Let us think about the parable of the merciful father (cf. Lk 15:11-32). Jesus tells us about a father who can be only love for his sons. A father who does not punish his son for his arrogance and who is even capable of entrusting him with his half of the inheritance and allowing him to leave home. God is Father, Jesus says, but not in the human way because there is no father in this world who would behave as the protagonist of this parable. God is Father in his own way: kind, defenceless before man’s freedom of choice, able only to conjugate the verb ‘to love’. When the rebellious son, after squandering everything, finally returns to the home of his birth, the father does not impose criteria of human justice, but rather he first feels the need to forgive, and with his embrace he conveys to his son that in all that long period of absence, he had missed him, his fatherly love had painfully missed him.
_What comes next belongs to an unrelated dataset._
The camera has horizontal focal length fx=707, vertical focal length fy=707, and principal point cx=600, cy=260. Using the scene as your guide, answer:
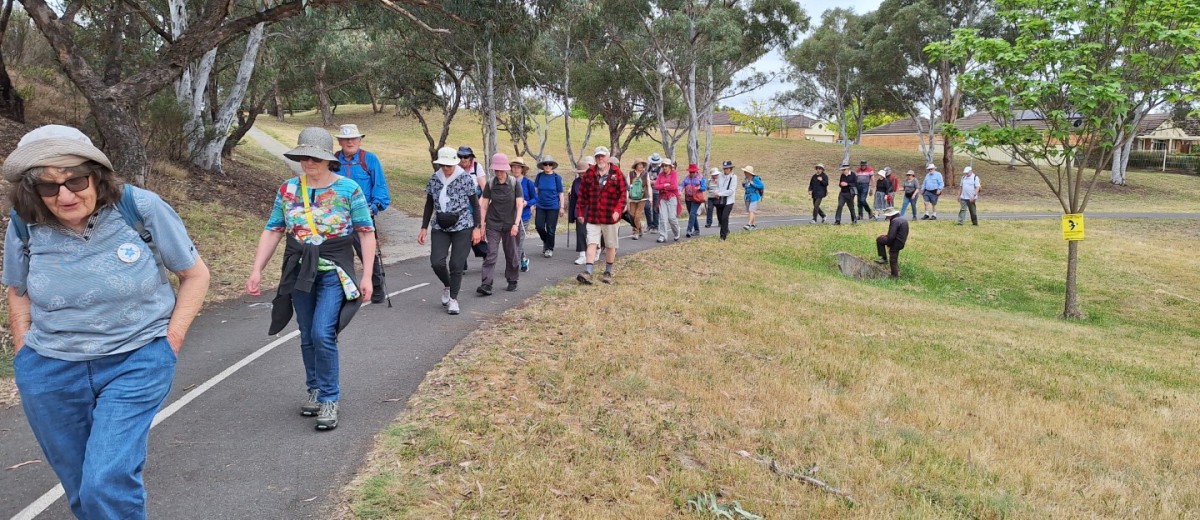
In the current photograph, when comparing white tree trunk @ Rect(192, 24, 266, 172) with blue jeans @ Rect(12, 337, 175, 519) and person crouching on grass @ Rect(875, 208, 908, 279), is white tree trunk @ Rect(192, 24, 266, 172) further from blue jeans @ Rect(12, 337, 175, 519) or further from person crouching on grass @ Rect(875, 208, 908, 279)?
blue jeans @ Rect(12, 337, 175, 519)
What an unfathomable mystery is a God who nurtures this type of love towards his children!

It is perhaps for this reason that, in evoking the core of the Christian mystery, the Apostle Paul does not feel up to translating into Greek an Aramaic word which Jesus pronounced as “Abba”. Twice in his Epistles Saint Paul uses this term, and he does not translate it either time, leaving it as it came from Jesus’ lips: “Abba”, a term which is even more intimate than “father”, and which some translate as “Dad, Papa”.

Dear brothers and sisters, we are never alone. We can be far away, hostile; we can even profess that we are “without God”. The Gospel of Jesus Christ however, reveals to us that God cannot be without us: He will never be a God “without man”. It is he who cannot be without us, and this is the great mystery! God cannot be God without man: this is a great mystery! And this certainty is the source of our hope, which we find safeguarded in our every invocation of the Our Father. When we need help, Jesus does not tell us to resign ourselves and close ourselves off, but rather to turn to the Father and ask him with confidence. All our needs, from the most evident, daily ones such as food, health, work, to those of forgiveness and support against temptations, are not the reflection of our solitude. There is, instead, a Father who always looks at us with love and who certainly does not abandon us.

And now I have a proposal for you: each one of us has many problems and many needs. Let us reflect a bit, in silence, about these problems and these needs. Let us also think about the Father, our Father who cannot be without us, and who, at this moment, is looking at us. And all together let us pray with confidence and with hope: “Our Father, who art in Heaven…”.